THIS BULLETIN IS FOR ALL AREAS OF THE PACIFIC BASIN EXCEPT
ALASKA — BRITISH COLUMBIA — WASHINGTON — OREGON — CALIFORNIA.
… TSUNAMI INFORMATION BULLETIN…
THIS MESSAGE IS FOR INFORMATION ONLY. THERE IS NO TSUNAMI WARNING
OR WATCH IN EFFECT.
AN EARTHQUAKE HAS OCCURRED WITH THESE PRELIMINARY PARAMETERS
ORIGIN TIME — A 2341Z 28 MAY 2007
COORDINATES — A 7.1 NORTHA 166.4 WEST
LOCATIONA A A — A NORTHWEST OF CHRISTMAS ISLAND, KIRIBATI ISLANDS
MAGNITUDEA A — A 6.6
EVALUATION
A DESTRUCTIVE TSUNAMI WAS NOT GENERATED BASED ON EARTHQUAKE AND
HISTORICAL TSUNAMI DATA.
THIS WILL BE THE ONLY BULLETIN ISSUED FOR THIS EVENT UNLESS
ADDITIONAL INFORMATION BECOMES AVAILABLE.
THE WEST COAST/ALASKA TSUNAMI WARNING CENTER WILL ISSUE BULLETINS
FOR ALASKA — BRITISH COLUMBIA — WASHINGTON — OREGON — CALIFORNIA.
Kai looked at Reggie. 'It doesn't seem like anything to be worried about.'
Normally Kai would consult with Harry Dupree, his second-in-command. Harry had taken a three-day holiday to Maui and wasn't due back until that night. Reggie and Kai were on their own, and although Kai was growing more comfortable with his responsibilities, he was still fairly new.
After the Asia tsunami, the previous director left for a position at NOAA headquarters in Washington coordinating the development of a worldwide tsunami warning system. Since it looked like it was going to take a lot of wrangling to get it up and running, they wanted to have more than an acting director at the PTWC, so naturally they looked for a replacement from the limited ranks of tsunami experts.
When Reggie had recommended Kai for the job, Kai's position as head of the University of Washington geology department's tsunami research center put him in the short list of candidates. From Kai's perspective, the job prospect had seemed perfect. He could move his career forward while still doing interesting research. Rachel had plenty of job opportunities at Honolulu hotels. And Kai could finally get out of Seattle's rainy climate and back to warm, sunny Hawaii.
'No, it shouldn't be anything to worry about,' said Reggie. 'The event was not tsunamigenic.' Meaning it couldn't generate a tsunami. The statement was made as a fact, not an opinion.
'You seem pretty confident.'
Reggie smiled. He always smiled when he was about to explain something that was perfectly obvious to him. 'One, it barely triggered the alarms. The reading was just 6.6. A couple of ticks down and we wouldn't have even sent the bulletin.'
'Remember the Asia tsunami?' Kai said. 'The initial readings on that were 8.0. It ended up being a 9.0.' Because the moment magnitude scale for earthquakes-a successor to the Richter scale-is nonlinear, the power of an earthquake goes up exponentially the higher it is on the scale: an earthquake measuring 9.0 releases over 30 times more energy than an 8.0 earthquake.
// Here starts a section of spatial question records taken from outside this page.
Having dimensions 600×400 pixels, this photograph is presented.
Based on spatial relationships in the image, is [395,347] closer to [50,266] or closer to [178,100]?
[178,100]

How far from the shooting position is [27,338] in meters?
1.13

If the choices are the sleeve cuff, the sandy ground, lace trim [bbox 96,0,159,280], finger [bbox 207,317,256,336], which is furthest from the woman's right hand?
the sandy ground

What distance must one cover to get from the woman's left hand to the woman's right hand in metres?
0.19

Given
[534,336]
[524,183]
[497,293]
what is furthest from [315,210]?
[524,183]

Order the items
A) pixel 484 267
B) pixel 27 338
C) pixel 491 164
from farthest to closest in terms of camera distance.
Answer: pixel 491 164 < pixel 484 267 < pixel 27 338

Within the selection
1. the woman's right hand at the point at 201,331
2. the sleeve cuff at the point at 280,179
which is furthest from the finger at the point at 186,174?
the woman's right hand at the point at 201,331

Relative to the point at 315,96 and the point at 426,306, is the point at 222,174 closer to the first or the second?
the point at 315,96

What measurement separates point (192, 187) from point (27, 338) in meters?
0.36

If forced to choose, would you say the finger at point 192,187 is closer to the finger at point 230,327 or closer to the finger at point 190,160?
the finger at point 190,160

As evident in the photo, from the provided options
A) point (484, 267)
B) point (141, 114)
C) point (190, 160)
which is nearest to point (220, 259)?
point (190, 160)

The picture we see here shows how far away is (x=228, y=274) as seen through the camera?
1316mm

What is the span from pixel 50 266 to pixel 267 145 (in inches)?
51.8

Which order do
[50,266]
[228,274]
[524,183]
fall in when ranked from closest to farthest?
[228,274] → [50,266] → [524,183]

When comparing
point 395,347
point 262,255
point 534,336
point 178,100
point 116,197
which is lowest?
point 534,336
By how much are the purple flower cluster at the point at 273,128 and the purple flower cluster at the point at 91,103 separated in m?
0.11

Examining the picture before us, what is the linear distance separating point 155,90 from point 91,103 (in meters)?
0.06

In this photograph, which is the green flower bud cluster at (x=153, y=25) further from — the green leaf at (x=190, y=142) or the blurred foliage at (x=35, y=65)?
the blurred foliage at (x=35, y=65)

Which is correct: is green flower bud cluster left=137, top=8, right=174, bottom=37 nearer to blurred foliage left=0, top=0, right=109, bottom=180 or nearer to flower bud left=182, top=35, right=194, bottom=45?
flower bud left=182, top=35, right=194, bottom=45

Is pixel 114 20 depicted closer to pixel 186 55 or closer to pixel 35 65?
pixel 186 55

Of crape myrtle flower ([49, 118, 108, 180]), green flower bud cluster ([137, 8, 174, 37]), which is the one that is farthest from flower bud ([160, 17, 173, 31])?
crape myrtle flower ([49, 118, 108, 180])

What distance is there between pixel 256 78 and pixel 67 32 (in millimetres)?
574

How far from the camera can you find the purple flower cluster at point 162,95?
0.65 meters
'I'm just checking with NEIC now, but I don't see it going up much.' The seismic equipment at the National Earthquake Information Center monitored data readings from stations around the world, allowing them to determine the location of an earthquake to within 100 meters.
'Two,' Reggie continued, 'the seismic wave patterns suggest a strike-slip event.' Strike-slip faults move sideways instead of vertically. Vertical displacements of the ocean floor cause most tsunamis, like the one that had struck South Asia in 2004.
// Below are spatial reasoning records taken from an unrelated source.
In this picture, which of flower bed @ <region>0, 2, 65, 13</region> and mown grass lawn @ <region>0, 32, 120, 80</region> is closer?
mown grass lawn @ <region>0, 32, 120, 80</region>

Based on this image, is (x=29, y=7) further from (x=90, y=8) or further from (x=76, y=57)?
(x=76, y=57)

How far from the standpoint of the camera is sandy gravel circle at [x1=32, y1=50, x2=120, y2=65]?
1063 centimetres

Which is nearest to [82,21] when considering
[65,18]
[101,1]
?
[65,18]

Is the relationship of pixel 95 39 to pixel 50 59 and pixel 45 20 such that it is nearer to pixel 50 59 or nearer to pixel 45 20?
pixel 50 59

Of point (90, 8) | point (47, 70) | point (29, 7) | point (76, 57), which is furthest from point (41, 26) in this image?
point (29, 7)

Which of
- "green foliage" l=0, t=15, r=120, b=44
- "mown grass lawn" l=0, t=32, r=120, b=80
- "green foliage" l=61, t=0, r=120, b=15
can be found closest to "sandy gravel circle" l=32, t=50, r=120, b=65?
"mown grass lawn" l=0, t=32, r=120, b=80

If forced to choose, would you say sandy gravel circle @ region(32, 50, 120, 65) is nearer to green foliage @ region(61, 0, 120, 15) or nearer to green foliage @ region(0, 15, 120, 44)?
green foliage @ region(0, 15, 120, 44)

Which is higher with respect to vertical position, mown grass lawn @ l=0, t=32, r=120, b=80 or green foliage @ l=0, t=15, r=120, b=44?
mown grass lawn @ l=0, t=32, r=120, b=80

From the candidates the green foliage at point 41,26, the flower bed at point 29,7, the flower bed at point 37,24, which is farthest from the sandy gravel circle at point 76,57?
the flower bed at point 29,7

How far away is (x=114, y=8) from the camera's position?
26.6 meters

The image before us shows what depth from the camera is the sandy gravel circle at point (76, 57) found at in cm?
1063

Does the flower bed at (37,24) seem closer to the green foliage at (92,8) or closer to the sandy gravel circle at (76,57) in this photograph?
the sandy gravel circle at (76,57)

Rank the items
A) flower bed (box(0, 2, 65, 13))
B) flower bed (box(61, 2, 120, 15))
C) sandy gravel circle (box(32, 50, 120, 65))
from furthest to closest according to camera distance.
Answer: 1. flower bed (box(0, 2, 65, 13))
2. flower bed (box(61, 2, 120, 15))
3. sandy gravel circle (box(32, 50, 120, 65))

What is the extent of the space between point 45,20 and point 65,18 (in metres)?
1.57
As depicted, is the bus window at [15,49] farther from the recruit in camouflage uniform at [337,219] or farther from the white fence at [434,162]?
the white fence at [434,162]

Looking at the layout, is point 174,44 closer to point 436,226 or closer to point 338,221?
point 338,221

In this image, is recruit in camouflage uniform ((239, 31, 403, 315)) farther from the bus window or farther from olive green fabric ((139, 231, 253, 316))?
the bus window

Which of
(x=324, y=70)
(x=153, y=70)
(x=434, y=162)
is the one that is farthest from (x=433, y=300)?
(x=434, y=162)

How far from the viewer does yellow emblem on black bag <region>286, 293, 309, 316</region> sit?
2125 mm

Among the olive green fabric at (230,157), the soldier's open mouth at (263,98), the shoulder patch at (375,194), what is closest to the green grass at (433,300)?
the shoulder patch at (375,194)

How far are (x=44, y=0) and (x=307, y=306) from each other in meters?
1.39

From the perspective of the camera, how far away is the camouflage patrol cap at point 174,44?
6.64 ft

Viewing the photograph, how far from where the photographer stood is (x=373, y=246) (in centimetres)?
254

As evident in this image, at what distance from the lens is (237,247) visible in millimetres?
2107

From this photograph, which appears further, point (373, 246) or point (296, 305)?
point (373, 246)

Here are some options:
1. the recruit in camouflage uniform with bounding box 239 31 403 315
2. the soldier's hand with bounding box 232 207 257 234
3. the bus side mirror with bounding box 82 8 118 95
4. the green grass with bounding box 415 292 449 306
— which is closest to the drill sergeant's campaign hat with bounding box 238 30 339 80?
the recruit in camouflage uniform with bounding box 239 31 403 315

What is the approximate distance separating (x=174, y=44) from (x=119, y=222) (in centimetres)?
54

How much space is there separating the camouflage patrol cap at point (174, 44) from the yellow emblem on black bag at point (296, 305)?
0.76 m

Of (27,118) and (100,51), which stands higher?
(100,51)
'Three, it's in an area that has never generated a tsunami. That's actually why I called you,' said Reggie. 'Look at this.' He pointed at the computer monitor.
The screen showed a map of the central Pacific with a blue dot pinpointing a position 500 miles northwest of Christmas Island, southwest of the Palmyra Atoll. The color blue meant that the quake was located near the earth's surface.
'What's the distance from here?'
'About 2000 kilometers,' said Reggie. A little more than 1200 miles.
Kai did the quick mental calculation in his head that was second nature to all tsunami scientists. Since all tsunamis traveled at approximately 500 miles per hour in open ocean-about the speed of a jet airliner-it was easy math. But before Kai could speak, Reggie handed him a printout.
'Already got it.'
The printout showed a list of station names and codes of all of the tide gauges in the Pacific Ocean. Next to each station name was a latitude, longitude, and the estimated arrival time for the potential tsunami.
'Looks like that gives us between two and two and a half hours.'
'I'm predicting we'll barely see a tide change,' said Reggie. 'The tide sensor at Christmas Island will tell us for sure.'
Kai looked back at the printout. Any wave generated by the event would reach Christmas Island in about 35 minutes.
'Hand me the tide gauge schedule,' he said.
Most of the tide gauges would transmit their readings to a satellite, which then got relayed to the PTWC. Although the gauges were cheap to produce and monitored tide levels 24 hours a day, their main drawback was that they only sent the tide level data once an hour.
Kai scanned the list to find Christmas Island. The next transmission would be only five minutes after the wave was supposed to arrive there.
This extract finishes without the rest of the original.